Саврасов стоит напротив пирожковой и взглядом раздраженно-озабоченным сканирует людской поток. В потоке Серьез выделяет субъектов, сила воздействия которых на него качественно приближается к силе угнетения крестьян феодалами времен опричнины. «Поборы», учиняемые субъектами, носят при этом морально-энергетический характер, это есть: прищуры, прицелы, ужимки, увертки, ухмылки, злобинки, наглинки, эпатажинки и равнодушинки… Саврасов, как чуткий лакмус, меняет окраску своего настроения от почти плохого до отвратительного.

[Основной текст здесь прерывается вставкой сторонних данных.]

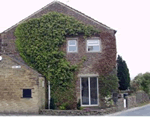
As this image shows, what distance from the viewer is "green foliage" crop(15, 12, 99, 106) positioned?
19.5 metres

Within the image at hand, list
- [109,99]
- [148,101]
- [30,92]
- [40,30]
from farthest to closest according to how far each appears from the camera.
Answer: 1. [148,101]
2. [40,30]
3. [109,99]
4. [30,92]

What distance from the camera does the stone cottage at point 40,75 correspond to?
57.7 feet

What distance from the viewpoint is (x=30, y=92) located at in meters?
17.6

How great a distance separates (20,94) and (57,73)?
11.2 feet

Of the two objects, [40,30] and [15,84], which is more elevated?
[40,30]

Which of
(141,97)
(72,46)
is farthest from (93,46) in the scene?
(141,97)

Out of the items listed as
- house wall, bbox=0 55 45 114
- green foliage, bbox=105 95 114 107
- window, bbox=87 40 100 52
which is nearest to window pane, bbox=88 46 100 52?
window, bbox=87 40 100 52

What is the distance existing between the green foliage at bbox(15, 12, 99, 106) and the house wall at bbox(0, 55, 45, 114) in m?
2.03

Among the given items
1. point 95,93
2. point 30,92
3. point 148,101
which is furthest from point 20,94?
point 148,101

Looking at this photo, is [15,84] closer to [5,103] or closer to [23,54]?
[5,103]

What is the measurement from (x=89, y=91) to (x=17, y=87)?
19.3ft

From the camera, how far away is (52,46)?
19938mm

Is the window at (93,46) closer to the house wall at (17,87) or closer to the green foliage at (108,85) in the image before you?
the green foliage at (108,85)

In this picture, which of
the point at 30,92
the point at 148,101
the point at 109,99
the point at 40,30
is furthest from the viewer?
the point at 148,101
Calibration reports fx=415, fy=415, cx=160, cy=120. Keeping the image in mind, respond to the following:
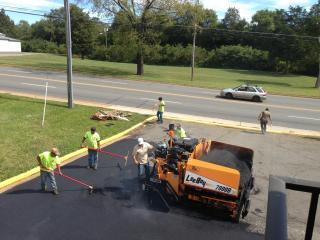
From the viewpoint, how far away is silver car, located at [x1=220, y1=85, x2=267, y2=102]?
32881 millimetres

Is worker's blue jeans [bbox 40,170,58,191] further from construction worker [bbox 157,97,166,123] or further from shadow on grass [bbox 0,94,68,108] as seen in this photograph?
shadow on grass [bbox 0,94,68,108]

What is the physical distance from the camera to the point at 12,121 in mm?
20297

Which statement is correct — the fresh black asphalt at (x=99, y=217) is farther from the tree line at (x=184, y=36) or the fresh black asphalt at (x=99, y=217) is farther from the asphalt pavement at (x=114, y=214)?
the tree line at (x=184, y=36)

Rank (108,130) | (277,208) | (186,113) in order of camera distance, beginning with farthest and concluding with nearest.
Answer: (186,113), (108,130), (277,208)

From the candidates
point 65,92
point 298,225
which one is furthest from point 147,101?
point 298,225

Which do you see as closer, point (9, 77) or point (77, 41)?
point (9, 77)

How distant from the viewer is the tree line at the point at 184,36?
42094mm

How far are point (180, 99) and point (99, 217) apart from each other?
2094 centimetres

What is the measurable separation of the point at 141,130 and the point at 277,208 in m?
18.2

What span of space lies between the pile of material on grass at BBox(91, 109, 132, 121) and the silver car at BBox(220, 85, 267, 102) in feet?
42.2

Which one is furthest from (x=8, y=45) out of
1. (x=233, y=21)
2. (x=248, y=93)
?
(x=248, y=93)

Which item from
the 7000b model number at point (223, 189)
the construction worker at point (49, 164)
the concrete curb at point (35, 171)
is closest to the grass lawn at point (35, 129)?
the concrete curb at point (35, 171)

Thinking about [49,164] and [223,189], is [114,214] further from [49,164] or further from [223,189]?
[223,189]

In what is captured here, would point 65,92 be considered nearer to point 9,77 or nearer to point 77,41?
point 9,77
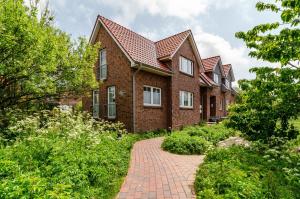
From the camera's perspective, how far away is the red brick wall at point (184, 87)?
16453 mm

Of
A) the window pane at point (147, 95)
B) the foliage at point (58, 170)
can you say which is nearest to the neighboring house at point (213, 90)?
the window pane at point (147, 95)

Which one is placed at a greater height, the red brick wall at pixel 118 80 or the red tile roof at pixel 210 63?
the red tile roof at pixel 210 63

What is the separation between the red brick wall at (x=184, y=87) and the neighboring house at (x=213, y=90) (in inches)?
129

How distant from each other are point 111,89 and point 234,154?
10.5 metres

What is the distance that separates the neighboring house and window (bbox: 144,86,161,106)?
8627 mm

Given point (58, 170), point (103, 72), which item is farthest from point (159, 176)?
point (103, 72)

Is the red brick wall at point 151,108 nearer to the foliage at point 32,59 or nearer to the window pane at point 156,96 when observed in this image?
the window pane at point 156,96

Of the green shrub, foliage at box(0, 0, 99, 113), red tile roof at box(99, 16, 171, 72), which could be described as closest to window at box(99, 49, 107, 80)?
red tile roof at box(99, 16, 171, 72)

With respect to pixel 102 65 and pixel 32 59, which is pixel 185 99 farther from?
pixel 32 59

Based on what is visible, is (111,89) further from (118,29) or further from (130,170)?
(130,170)

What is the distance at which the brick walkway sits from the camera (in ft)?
15.5

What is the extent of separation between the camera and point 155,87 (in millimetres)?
15336

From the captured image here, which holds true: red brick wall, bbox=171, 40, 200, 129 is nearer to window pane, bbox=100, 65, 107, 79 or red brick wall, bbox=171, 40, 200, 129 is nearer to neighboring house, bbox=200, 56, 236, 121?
neighboring house, bbox=200, 56, 236, 121

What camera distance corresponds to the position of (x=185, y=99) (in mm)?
18344
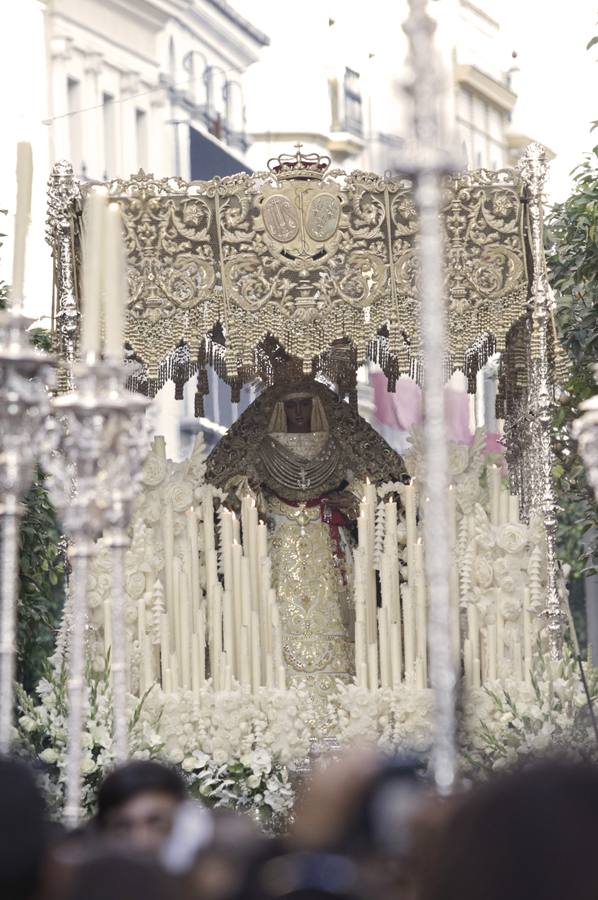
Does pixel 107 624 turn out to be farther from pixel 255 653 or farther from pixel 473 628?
pixel 473 628

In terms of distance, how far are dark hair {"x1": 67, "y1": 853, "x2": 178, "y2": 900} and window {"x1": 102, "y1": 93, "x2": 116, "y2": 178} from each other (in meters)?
20.5

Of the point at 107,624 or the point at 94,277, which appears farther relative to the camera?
the point at 107,624

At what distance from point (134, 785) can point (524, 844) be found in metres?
1.66

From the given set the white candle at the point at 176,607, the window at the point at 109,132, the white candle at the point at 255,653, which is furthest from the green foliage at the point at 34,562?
the window at the point at 109,132

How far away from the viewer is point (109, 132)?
75.6ft

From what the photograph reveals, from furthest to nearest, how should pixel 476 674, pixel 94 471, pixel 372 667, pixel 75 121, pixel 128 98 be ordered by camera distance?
pixel 128 98
pixel 75 121
pixel 372 667
pixel 476 674
pixel 94 471

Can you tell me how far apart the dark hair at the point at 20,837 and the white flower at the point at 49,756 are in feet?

Наконец, в качестве субъекта, в его очках отражаюсь я.
  • Серьез… – я радушен до невозможности.
  • Здравствуй, брат, – отвечает он серьезно и решительно не желает прогонять токсины из своего состояния.
  • Что невесел? – спрашиваю я. – Есть новые строки?
  • Есть, – отвечает он угрюмо.
  • Так это прекрасно! – говорю с резвостью страшного альтруиста. Он скептически оценивает мою попытку «помахать крыльями».
  • Хуже некуда, как прекрасно!
  • Прости, не понял… что-то случилось?
  • Случилось, Гай. Случилось, что я написал древнее послание.
  • Куда? То есть, прости, зачем?.. – я отбиваю милосердную паузу тем, что помахиваю своей «удивленной» правой пятерней наподобие веера. Попытки взлететь продолжаются. Тут ему уже не до шуток.
  • Гай! Это старославянский текст! Это правила по технике безопасности для левитации!
  • А-а! – протягиваю я. – Ну не страдай ты так – это старо как мир. Успокойся…
  • Ты говоришь мне «успокойся»! Ты мне говоришь…
  • Подожди, Сережа, я не понял: как все было?
  • Как было! Помнишь, я тебе рассказывал, что купил буквенные трафареты для рук, для работы, целый набор… Как было! Ну, неважно… Так вот, позавчера вечером я задержался в мастерской, набивал текст по этим дурацким трафаретам… – Серьез переводит дух. – Вчера утром стенд забрали наши рабочие и вывесили в управлении… Я сижу на работе, ничего не подозреваю… Вдруг врывается ко мне наш инженер! «Ты мне агитацию испортил! Что ты там накалякал, художничек?!». Издевается, понял! Я говорю: «Идите вы к черту, что заказывали, то и вкусите!» – потом смотрю, он уже мою куртку с вешалки снимает и мне вежливо: «Сергей Николаевич, пойдемте…» – пришлось идти. Пришли, а там, представляешь, толпа вокруг стенда то ли рыдает, то ли хохочет… Увидели меня – расступаются. Я подхожу и читаю… Старославянский текст, кириллица, отборными печатными буквами! Ты не знаешь, что мне там выговаривали…
  • Сережа, – говорю настороженно, – у тебя ключи от подвала при себе: стенд там? Ты его снял? Идем…
  • Нет, – говорит он, – сейчас не стоит… меня что-то давит… Я заболел, простыл…
  • Стоит, брат, это очень важно…

Тут уже моя настойчивость начинает его пугать. Минут пять я вытаскиваю его из оцепенения. Сдается.

Вскоре мы добираемся до Саврасова подвала. Уже несколько лет это помещение арендуют для художников от теплосети. Именно поэтому оно называется не студией, а просто подвалом. Никто здесь долго не задерживается.

Серьез возится с навесным замком, крутит его в разные стороны, чертыхается… Наконец решетчатая железная дверь позади, мы спускаемся вниз по лестнице, обходим нагромождение ящиков, фанерных листов и досок… еще одни «врата», и вот зал, пахнущий красками, клеем, в углу лежбище транспарантов, столы и скамейки, старый колченогий бильярд, на стенах прикнопленные афиши и графические экспромты всех тех, кто здесь долго не задерживался. Тишина. Совсем нет зеленого цвета, только поле бильярда грязновато-салатное, с многими порезами от бритвы и несколькими красноватыми затирами от кистей. Серьез подводит меня к чему-то квадратному, прислоненному к стенке и зачехленному холстиной.